Not being snarky, I have an engineering degree and background but photonics and aquaculture are not my areas of expertise. 

Barry


----------



## jeffkrol (Jun 5, 2013)

dbarrym said:


> Why? Explain please? Data to support?
> 
> Not being snarky, I have an engineering degree and background but photonics and aquaculture are not my areas of expertise.
> 
> Barry


The led's are just surface mounted to a circuit board.. Lenses just "clip on" I believe.. IF these are "Beamswork Clones".. which they look to be..

Only small gotcha is how the center is attached.. If just thermal paste no problem. If soldered, a bit more work.. Same w/ thermal epoxy..

most 3w whites are the same or similar V(f)...

http://scapeclub.org/forum/showthread.php?19336-MOD-Rework-on-a-Beamswork-LED-from-10K-to-6-5K


----------



## dbarrym (Jun 8, 2014)

jeffkrol said:


> The led's are just surface mounted to a circuit board.. Lenses just "clip on" I believe.. IF these are "Beamswork Clones".. which they look to be..
> 
> Only small gotcha is how the center is attached.. If just thermal paste no problem. If soldered, a bit more work.. Same w/ thermal epoxy..
> 
> ...


Interesting link, thanks...of course they are talking about the 1W version of this fixture (it appears to be the same manufacturer as Beamswork, SnakeEyes, EVO and GreenElement are probably just brand names or product lines). This comment I found interesting:



> As in my past interests from a aquaponics/ hydroponics standpoint I know that Blues penetrate the water deeper and produces a much more compact growth with the nodes growing close together.


So good to know that if I want to add a few blue/actinic or red LEDs to improve the color spectrum or visual appearance, it's not a big deal to do. Again thanks for the link.

Barry


----------



## jeffkrol (Jun 5, 2013)

dbarrym said:


> Interesting link, thanks...of course they are talking about the 1W version of this fixture (it appears to be the same manufacturer as Beamswork, SnakeEyes, EVO and GreenElement are probably just brand names or product lines). This comment I found interesting:
> 
> 
> 
> ...


Yes, for awhile I ran my tank w/ 10000k white/actinic blue LED's. The Water Wysteria had like zero inter-node length... Just leaf stacked on leaf.. 

I forgot to mention the 1W but assume the 3w are identical config.. 

I had an earlier discussion on this fixture and I'm beginning to suspect ll those extra chips comprise a constant current driver.. 
Which makes the "power supplies" just that.. switching power supplies..

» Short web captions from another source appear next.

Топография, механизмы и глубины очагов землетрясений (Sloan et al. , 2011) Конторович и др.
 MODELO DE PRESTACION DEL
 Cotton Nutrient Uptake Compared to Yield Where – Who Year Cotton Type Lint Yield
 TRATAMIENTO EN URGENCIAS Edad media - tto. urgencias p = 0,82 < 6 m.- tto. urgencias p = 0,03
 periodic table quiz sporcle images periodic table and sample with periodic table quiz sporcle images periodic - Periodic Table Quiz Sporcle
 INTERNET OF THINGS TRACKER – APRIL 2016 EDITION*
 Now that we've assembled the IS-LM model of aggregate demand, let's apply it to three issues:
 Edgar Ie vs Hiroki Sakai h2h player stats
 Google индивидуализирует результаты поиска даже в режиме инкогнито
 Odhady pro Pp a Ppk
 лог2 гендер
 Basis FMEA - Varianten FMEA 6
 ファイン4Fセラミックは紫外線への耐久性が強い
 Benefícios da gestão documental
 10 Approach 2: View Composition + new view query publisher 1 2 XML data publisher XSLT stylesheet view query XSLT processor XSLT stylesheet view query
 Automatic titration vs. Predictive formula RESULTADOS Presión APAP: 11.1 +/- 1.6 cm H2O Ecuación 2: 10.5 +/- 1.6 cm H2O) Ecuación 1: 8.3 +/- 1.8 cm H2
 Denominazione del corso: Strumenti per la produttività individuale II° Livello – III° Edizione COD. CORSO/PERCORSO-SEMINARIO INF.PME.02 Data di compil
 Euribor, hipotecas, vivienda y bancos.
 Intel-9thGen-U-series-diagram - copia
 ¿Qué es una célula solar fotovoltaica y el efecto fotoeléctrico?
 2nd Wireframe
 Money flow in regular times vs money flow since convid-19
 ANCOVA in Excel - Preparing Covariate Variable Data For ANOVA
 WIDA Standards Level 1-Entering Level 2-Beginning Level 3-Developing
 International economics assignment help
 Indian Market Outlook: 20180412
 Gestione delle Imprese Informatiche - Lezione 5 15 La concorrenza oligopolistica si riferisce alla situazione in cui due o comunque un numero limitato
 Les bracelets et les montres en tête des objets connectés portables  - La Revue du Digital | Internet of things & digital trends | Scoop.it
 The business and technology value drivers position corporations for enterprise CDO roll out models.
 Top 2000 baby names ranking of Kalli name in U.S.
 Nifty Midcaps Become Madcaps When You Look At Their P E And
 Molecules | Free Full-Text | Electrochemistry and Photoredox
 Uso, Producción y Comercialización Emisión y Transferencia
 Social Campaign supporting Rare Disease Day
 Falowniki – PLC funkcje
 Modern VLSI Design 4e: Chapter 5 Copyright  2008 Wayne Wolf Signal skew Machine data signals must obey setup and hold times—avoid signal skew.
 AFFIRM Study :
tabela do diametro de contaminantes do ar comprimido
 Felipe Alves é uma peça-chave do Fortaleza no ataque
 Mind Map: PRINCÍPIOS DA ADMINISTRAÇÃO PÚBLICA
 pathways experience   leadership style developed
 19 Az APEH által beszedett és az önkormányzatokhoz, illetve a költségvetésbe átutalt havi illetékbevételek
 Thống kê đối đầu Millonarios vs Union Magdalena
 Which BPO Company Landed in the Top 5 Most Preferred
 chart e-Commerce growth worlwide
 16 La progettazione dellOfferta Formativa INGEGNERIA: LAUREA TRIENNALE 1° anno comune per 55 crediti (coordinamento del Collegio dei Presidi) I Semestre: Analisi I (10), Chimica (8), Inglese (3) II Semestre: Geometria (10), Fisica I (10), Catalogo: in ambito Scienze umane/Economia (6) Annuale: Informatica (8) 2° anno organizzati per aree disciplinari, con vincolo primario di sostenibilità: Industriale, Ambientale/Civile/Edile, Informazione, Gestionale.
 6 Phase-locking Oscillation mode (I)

IF that is true colored LED's w/ different V(f) should be no problem.. 

That does pose a different problem.. Dimming.. Unlike the .5W SMD type lights (CV strings till I find out differently).. these would be un-dimmable.. Timer sure..


----------



## Bettatail (Feb 12, 2009)

dbarrym said:


> Regarding the "ballasts" (they are really AC-DC power supplies and/or LED drivers), I'll get some temp readings once I leave them on for a few hours. A simple solution would be to simply blow a fan over them, but if they get hot enough mounting them into a simple open ended box with a fan pulling air over them should work in an enclosed space (like in an enclosed tank stand). I used to use a lot of hot-running batteries in my older tech RC models and have a fan-equipped "charging/cooling box" I can re-purpose here if needed.
> 
> 
> 
> Barry


Good to know and thanks for the suggestion, I will probably mount a fans to blow air on them, actually I ordered a spare fans for the fixture.



> As in my past interests from a aquaponics/ hydroponics standpoint I know that Blues penetrate the water deeper and produces a much more compact growth with the nodes growing close together.


Interesting, is it ok if I use led light strip to add more blue? the strip I ordered is RGB SMD 5050 with remote controller.
The green element EVO snake eyes is indeed manufactured by the same producer who make the beamswork, and this EVO fixture is 6500K but it appears "warm" in my tank, and add some blue will make tank look better, I guess.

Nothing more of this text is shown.